Listed entries:

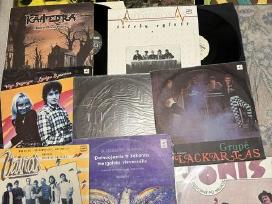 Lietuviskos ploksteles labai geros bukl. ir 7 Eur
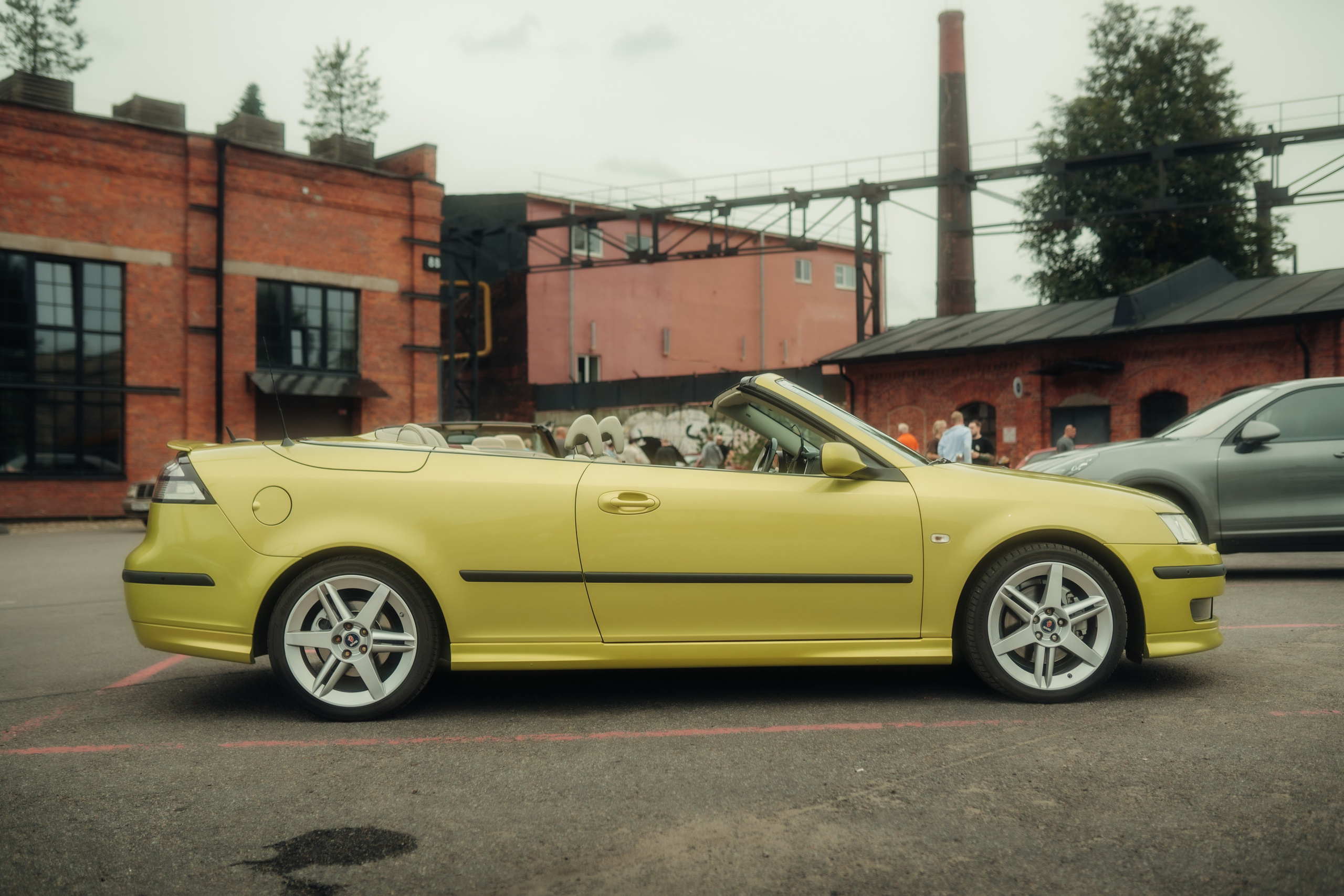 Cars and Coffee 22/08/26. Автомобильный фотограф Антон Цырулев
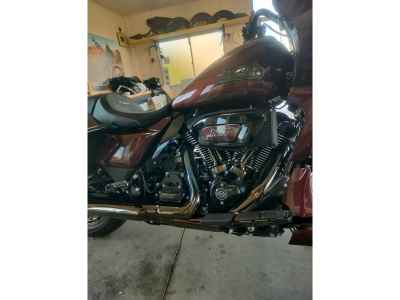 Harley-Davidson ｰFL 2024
--
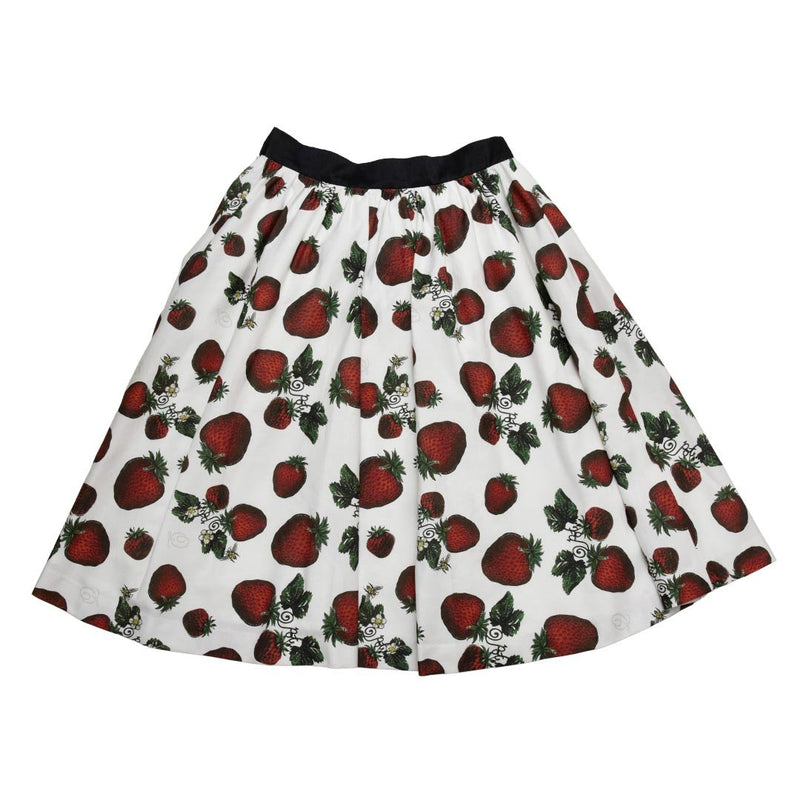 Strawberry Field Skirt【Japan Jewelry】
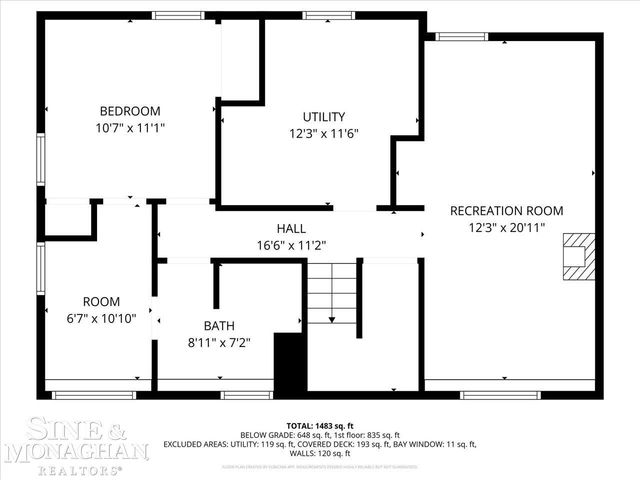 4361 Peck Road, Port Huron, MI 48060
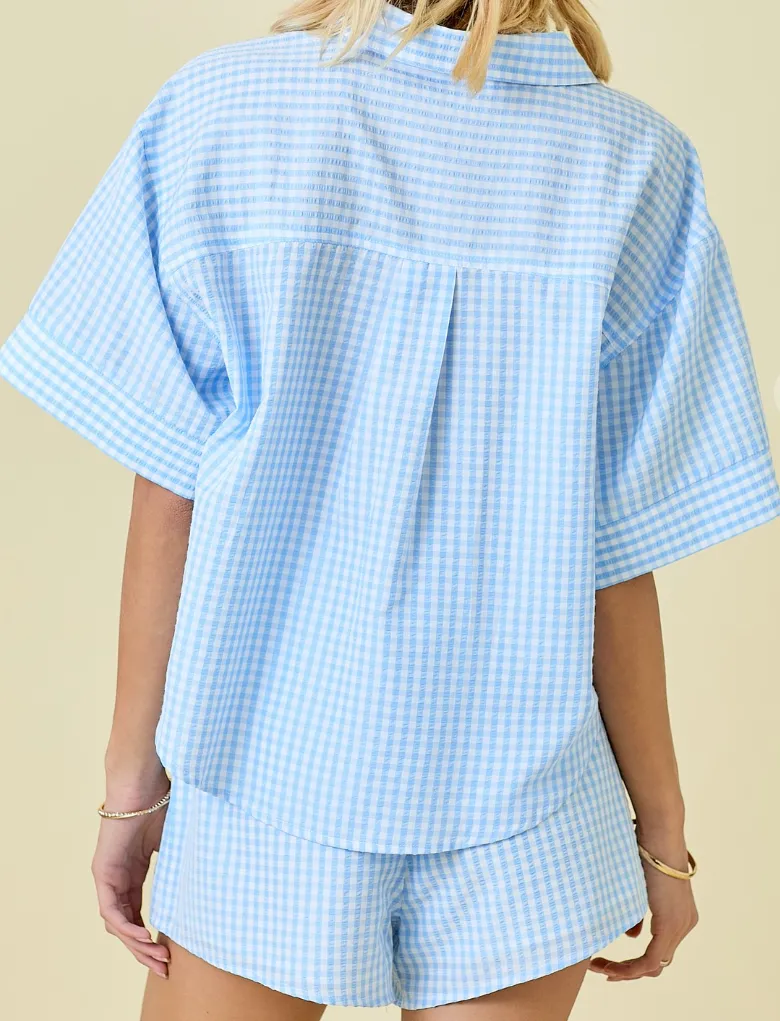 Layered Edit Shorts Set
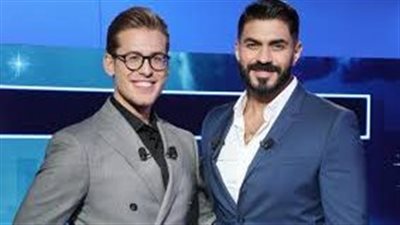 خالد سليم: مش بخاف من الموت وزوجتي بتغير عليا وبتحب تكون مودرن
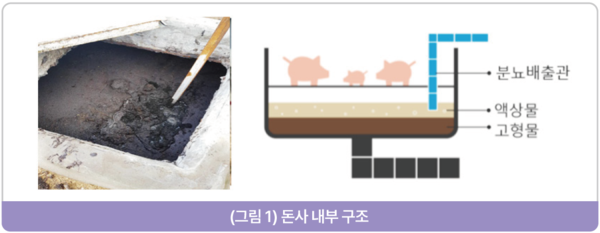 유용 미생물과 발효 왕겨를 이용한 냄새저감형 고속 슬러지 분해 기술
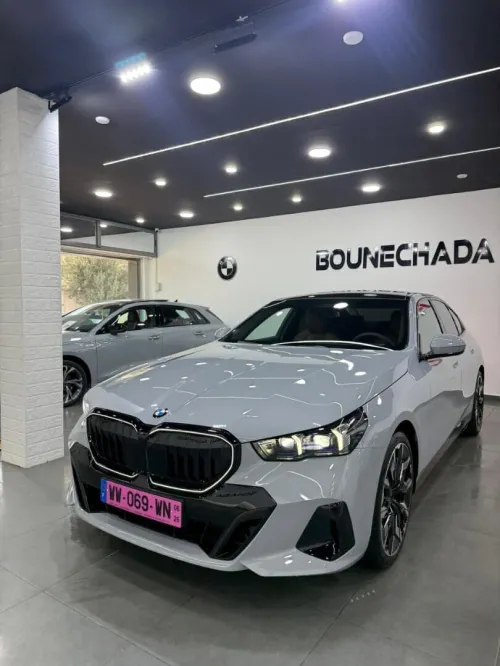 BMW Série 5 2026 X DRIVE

Problem to work on: In the listing, swap "Skirt" for "Dress" in the lines that begin with the one containing "Strawberry Field Skirt【Japan Jewelry】" and stop after the one containing "BMW Série 5 2026 X DRIVE", changing nothing else. Give back only those lines, without the pictures.

Finished exercise:
 Strawberry Field Dress【Japan Jewelry】
 4361 Peck Road, Port Huron, MI 48060
 Layered Edit Shorts Set
 خالد سليم: مش بخاف من الموت وزوجتي بتغير عليا وبتحب تكون مودرن
 유용 미생물과 발효 왕겨를 이용한 냄새저감형 고속 슬러지 분해 기술
 BMW Série 5 2026 X DRIVE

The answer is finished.